* _Page excerpt_
★ ★ ★ ★ ★ ★ ★

I Deserve What?

Walking down the corridor in the mall the other day I saw this advertisement.



Really?  Why?  And how?

The pursuit of happiness, according to the U.S. Declaration of Independence, is one of those inalienable rights right along with life and liberty. However, many of us in modern times have accepted the notion that we deserve the happiness, not just the pursuit of it.

What is happiness anyway?  And how can we get it?  Merriam-Webster defines happiness as “a state of well-being and contentment”.  For most of history, and even today for many of the world’s inhabitants, people are doing good to have something healthy to eat, yet I meet many people who have plenty of healthy food to eat and yet do not exhibit “a state of well-being and contentment”.  So what’s the deal?

Abraham Maslow proposed in 1943 that there is a “Hierarchy of Needs“, and unlike some famous pychologists, I think he was onto something (instead of some who I think were just ON something).

★ ★ ★ ★ ★ ★ ★

* _Goal 1_
Find every line in the listing that holds the word "hand" and copy each one out in full. Case counts.
The listing that comes next has no connection to the post above.

[Spatial reasoning listing]
★ ★ ★ ★ ★ ★ ★

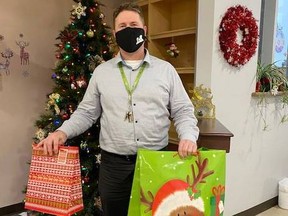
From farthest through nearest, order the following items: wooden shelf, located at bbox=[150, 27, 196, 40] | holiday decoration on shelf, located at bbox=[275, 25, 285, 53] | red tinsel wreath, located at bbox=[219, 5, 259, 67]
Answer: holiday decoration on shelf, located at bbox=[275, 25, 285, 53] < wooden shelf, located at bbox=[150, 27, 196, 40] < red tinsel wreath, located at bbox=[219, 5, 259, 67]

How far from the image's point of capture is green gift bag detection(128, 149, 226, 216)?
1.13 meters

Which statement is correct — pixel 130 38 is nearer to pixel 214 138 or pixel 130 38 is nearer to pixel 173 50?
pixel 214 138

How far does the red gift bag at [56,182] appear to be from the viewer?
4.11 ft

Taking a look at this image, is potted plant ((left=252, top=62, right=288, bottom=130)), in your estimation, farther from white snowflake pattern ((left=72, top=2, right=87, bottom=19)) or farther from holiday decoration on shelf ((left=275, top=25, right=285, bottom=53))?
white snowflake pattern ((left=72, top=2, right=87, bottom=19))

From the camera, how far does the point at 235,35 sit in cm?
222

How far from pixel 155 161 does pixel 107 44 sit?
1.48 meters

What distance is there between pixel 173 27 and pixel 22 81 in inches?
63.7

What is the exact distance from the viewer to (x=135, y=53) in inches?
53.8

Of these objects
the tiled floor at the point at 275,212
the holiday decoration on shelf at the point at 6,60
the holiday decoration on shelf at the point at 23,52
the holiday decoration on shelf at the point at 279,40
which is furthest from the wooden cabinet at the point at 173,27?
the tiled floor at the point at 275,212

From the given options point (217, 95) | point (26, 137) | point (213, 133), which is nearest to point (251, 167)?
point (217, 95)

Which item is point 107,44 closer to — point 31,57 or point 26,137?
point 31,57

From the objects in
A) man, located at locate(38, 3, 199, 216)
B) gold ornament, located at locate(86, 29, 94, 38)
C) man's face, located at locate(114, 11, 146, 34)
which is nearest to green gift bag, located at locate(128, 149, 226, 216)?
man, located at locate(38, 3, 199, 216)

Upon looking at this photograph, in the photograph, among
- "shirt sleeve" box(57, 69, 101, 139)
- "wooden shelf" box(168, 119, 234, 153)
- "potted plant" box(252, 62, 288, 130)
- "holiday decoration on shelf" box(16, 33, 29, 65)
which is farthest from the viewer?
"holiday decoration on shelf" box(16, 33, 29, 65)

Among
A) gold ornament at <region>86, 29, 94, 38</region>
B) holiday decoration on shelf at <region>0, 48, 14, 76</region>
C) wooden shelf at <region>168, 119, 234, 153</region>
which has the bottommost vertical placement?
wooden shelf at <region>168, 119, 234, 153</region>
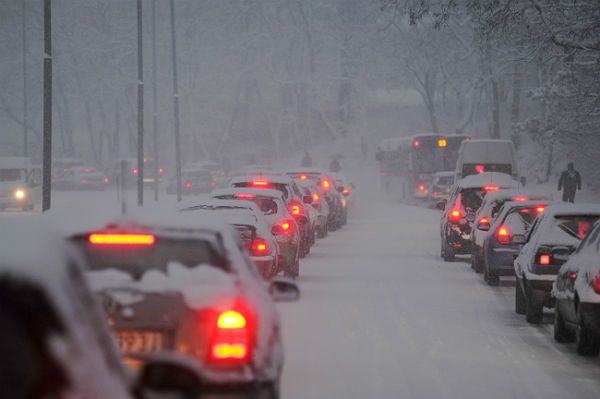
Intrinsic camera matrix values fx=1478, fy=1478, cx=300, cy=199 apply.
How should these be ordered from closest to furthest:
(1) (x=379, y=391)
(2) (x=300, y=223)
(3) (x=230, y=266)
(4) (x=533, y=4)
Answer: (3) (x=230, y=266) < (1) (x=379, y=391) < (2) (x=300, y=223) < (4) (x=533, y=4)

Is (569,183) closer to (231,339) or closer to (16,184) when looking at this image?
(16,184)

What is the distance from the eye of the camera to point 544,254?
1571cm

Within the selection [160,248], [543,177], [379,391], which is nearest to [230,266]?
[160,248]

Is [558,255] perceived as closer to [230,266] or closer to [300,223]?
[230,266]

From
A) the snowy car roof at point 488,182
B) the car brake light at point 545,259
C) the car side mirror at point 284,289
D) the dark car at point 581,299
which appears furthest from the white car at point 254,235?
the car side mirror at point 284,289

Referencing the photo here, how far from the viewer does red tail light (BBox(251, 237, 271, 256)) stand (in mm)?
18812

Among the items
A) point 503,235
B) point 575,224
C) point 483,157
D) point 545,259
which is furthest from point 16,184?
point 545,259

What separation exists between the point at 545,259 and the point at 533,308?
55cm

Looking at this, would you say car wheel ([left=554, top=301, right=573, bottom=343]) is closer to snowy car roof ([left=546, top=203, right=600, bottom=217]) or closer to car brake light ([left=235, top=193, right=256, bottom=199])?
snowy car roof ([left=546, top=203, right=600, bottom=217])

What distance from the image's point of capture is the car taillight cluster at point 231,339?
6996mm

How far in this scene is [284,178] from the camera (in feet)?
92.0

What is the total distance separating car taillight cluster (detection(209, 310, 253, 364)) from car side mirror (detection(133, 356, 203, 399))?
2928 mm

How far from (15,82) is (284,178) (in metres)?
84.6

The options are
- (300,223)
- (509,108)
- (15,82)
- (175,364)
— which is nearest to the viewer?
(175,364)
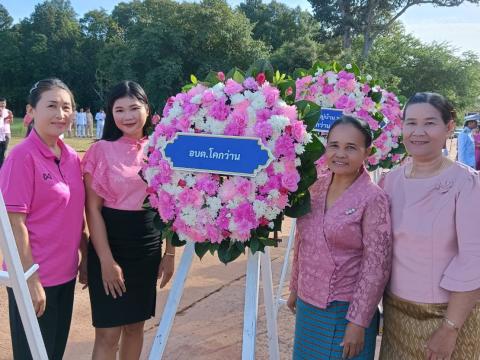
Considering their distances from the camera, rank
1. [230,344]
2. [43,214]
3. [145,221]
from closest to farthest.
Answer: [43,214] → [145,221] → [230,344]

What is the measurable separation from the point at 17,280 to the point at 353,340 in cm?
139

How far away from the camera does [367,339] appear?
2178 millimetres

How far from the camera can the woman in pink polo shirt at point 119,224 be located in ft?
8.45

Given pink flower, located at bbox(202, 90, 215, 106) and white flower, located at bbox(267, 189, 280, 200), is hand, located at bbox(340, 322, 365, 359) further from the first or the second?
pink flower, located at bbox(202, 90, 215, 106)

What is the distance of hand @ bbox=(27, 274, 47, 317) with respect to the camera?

★ ★ ★ ★ ★ ★ ★

* _Goal 2_
In the "I Deserve What?" post, how does Merriam-Webster define happiness?

* _Exercise result 1_
Given pink flower, located at bbox(202, 90, 215, 106) and white flower, located at bbox(267, 189, 280, 200), is hand, located at bbox(340, 322, 365, 359) further from the first or the second?
What is the distance of hand @ bbox=(27, 274, 47, 317) with respect to the camera?

* _Exercise result 2_
As "a state of well-being and contentment."